Informações foram extraídas da informação apurada em 18 estações de monitorização meteorológica

Bastaram dez horas para que só pudesse conduzir na Radial de Benfica de barco, para que patos substituíssem atletas no Estádio Nacional do Jamor e para que só fosse possível atravessar os túneis do Campo Grande de canoa. Agora surgem novos dados sobre essas dez horas: segundo a Câmara  de Lisboa, entre a 20:00 e 00:00 de 7 de dezembro e as 00:00 e 06:00 de dia 13 do mesmo mês choveu 15% da precipitação registada na área metropolitana de Lisboa em 2022. 

A precipitação média acumulada em dezembro correspondeu a 42% do total de 2022. Ainda assim, o ano fica abaixo da média de precipitação acumulada dos últimos 30 anos: “Ao compararmos os dados da precipitação acumulada média anual para 2022 das 18 estações meteorológicas do projeto CLIMA.AML com a média de 30 anos, para a área metropolitana de Lisboa (segundo dados do Portal do Clima) o ano de 2022 teve menos 18% de precipitação do que a média de 30 anos (1971-2000)”, refere a autarquia. Refira-se ainda quem não houve qualquer precipitação em toda a área metropolitana de Lisboa em 265 dos 365 dias de 2022. 

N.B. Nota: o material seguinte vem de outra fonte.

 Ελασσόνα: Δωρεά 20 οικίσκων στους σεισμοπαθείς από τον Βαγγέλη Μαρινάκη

A Câmara de Lisboa explica que estas estatísticas foram deduzidas através da “recolha e tratamento de dados apurados em 2022 pelas 18 estações de monitorização meteorológica em contexto urbano da AML” e que a comparação com dados de anos anteriores do IPMA permitiu traçar o retrato climático de 2022 na área metropolitana de Lisboa.

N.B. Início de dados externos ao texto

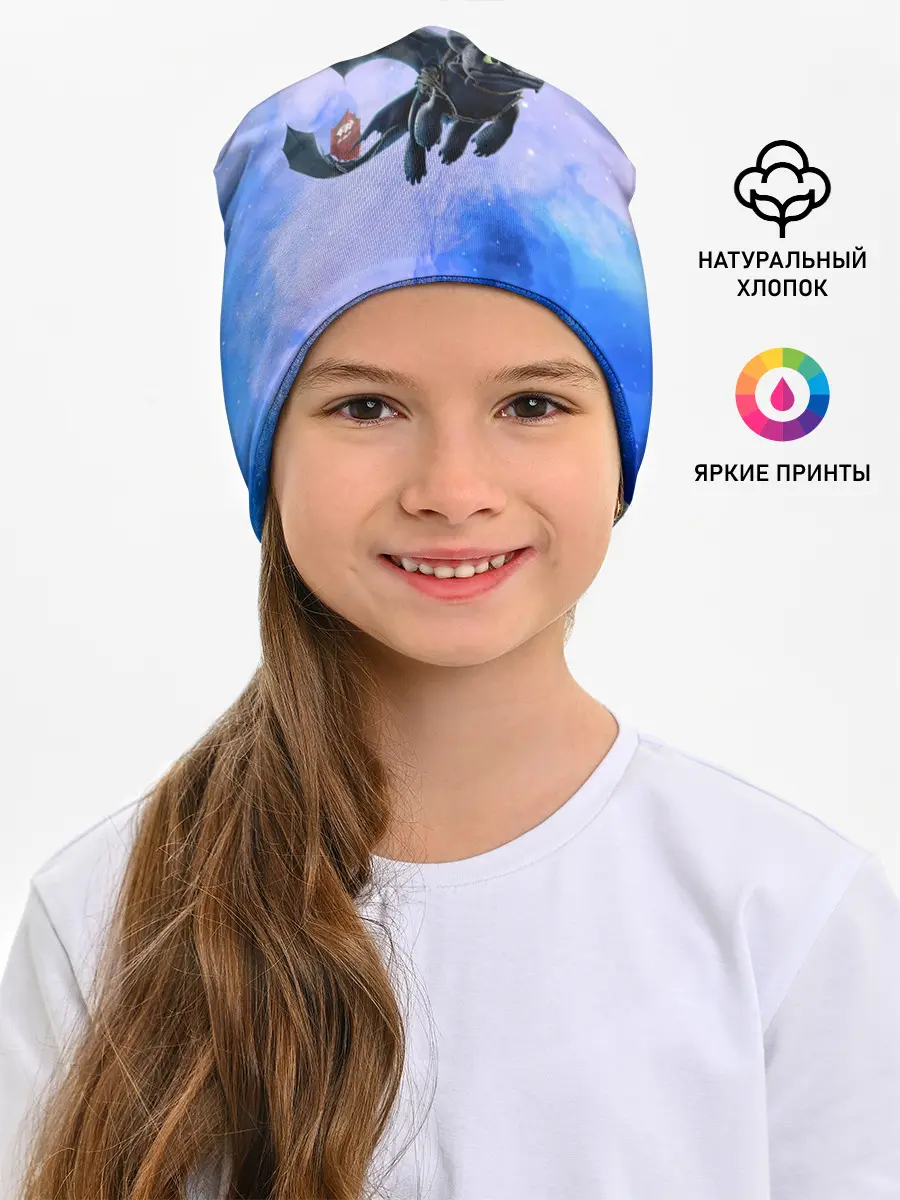 Детская шапка / Night Fury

Outra das imagens que ficaram destas devastadoras 10 horas foi a nova lagoa da capital que se formou em Frielas e que a agora também parece coincidir com os dados. Isto porque Odivelas foi o município com maior precipitação média anual acumulada - 900 mm -, enquanto a totalidade da área metropolitana de Lisboa não foi além dos 681,69. Neste instante, deve estar a perguntar-se como choveu mais em Odivelas do que no resto de toda a área metropolitana? Em resposta à CNN Portugal, a Câmara de Lisboa explica que este cenário prende-se com o facto de este ser um indicador em termos médios, que no caso de Odivelas tem por base apenas os dados de uma estação meteorológica - a que registou maior volume de água -, ao passo que no caso da área metropolitana de Lisboa os dados são extraídos de 18 estações meteorológicas, algumas com índices muito mais baixos, como acontece nas que se situam na margem sul do Tejo, com exceção da estação do Seixal.